Three Little Pigs, Inc. (PIGS) is a provider of pork product. Its inventories consist of three categories: live hogs ready for sale, developing animals and processed pork product. Management thinks it is unnecessary to apply the lower of cost or market method to live hogs ready for sale or developing animals which will be internally processed and sold as processed pork product. However, there are live hogs in some locations have to sold at the declined spot market prices due to the problem of transportation and processing.
On September 30, 2002, management perceived a further decline in future prices and considered the lower of cost or market to record the impairment for live hogs and developing animals held for sale to third parties. But the CEO of PIGS, Farmer Joe thought it was unnecessary to write down the inventory because he believed the decline resulted from seasonal price fluctuations and the price would recover soon. In my opinion, I will write down the inventory under the lower of cost or market based on end product category of developing animals and live hogs to be sold to third parties.
According to ASC 330-10-35-10, “where more than one major product or operational category exists, the application of the lower of cost or market rule to the total of the items included in such major categories may result in the most useful determination of income. When no loss of income is expected to take place as a result of a reduction of cost prices of certain goods because others forming components of the same general categories of finished products have a market equally in excess of cost, such components need not be adjusted to market to the extent that they are in balanced quantities. And only live hogs and developing animals to be sold to third parties have market value.
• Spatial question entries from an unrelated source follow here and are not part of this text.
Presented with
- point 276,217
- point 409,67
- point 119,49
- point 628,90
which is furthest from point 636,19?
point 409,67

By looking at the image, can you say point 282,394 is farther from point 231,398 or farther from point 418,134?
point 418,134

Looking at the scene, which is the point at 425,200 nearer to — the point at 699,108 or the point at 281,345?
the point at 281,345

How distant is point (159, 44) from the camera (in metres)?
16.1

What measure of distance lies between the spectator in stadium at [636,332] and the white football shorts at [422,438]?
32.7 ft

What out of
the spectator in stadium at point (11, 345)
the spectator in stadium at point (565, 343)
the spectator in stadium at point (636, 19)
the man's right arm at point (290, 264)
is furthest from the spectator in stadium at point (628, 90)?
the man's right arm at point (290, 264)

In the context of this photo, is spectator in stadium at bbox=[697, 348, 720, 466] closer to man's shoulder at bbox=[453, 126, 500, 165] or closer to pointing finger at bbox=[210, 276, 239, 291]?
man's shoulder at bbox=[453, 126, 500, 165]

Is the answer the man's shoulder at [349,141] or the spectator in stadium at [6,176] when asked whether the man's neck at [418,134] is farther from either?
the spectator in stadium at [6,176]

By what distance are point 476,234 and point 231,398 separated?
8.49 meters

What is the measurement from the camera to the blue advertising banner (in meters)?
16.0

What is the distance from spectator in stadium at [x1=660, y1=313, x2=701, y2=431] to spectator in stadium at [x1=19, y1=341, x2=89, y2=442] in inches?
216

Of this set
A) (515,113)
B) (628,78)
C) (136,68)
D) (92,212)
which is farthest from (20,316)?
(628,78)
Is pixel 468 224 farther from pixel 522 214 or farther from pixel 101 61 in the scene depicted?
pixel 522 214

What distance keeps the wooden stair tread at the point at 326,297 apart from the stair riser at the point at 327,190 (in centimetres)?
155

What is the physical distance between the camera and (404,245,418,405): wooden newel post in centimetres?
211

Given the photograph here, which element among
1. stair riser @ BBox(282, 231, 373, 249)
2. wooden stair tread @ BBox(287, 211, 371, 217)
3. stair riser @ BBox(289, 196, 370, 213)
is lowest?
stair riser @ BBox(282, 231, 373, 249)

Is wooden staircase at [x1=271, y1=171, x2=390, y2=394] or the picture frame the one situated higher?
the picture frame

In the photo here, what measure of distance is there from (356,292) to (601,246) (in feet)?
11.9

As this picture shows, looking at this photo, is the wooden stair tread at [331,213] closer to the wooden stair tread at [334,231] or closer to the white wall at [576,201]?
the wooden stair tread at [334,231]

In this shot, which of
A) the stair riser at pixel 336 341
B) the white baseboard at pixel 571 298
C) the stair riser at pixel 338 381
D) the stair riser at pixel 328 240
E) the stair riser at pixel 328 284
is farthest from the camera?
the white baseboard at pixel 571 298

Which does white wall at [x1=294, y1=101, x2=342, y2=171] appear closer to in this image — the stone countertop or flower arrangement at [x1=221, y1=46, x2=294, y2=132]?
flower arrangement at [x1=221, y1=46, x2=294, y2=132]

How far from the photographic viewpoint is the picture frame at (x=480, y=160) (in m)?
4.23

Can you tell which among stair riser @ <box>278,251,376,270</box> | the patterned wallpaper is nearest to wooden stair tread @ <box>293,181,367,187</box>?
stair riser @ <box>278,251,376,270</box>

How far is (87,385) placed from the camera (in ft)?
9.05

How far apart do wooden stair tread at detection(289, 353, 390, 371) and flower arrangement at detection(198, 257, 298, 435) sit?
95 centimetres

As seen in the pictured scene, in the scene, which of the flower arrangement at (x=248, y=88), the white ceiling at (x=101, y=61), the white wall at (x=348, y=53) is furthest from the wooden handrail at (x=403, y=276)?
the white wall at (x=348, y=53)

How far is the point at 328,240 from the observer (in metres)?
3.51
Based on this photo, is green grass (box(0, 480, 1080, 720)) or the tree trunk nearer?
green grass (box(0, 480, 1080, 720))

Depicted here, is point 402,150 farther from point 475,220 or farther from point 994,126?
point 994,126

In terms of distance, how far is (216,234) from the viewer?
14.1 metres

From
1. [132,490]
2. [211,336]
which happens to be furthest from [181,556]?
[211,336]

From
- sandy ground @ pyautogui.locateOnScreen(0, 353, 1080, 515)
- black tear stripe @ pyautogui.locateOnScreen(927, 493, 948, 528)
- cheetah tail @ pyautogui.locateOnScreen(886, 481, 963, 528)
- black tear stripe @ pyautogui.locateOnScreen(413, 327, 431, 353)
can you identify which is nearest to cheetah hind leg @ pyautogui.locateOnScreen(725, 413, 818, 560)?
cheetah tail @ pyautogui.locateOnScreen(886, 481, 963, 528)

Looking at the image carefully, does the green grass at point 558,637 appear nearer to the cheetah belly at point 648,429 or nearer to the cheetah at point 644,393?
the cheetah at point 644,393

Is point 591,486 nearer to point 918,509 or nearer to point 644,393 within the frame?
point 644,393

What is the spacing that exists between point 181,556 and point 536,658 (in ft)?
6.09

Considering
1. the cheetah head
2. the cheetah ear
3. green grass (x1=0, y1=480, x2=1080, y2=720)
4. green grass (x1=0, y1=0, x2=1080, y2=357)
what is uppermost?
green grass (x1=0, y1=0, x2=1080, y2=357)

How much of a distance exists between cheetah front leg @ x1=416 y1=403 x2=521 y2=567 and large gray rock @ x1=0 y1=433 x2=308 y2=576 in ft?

Other live hogs and developing animals do not possess market value because they are internally processed and sold as processed pork product. Therefore, the price of live hogs and developing animals to be sold to third parties is useful to determine the income. Thus, under this circumstance, I will evaluate the impairment under the lower of cost or market based on end product category of developing animals and live hogs to be sold to third parties.
I think there is no need to recognize the impairment in an interim period if prices are expected to recover before year-end. Based on ASC 270-10-45-6, “Some market declines at interim dates, however, can reasonably be expected to be restored in the fiscal year. Such temporary market declines need not be recognized at the interim date since no loss is expected to be incurred in the fiscal year. ” Therefore, the company should ignore the temporary decline in its interim financial statements.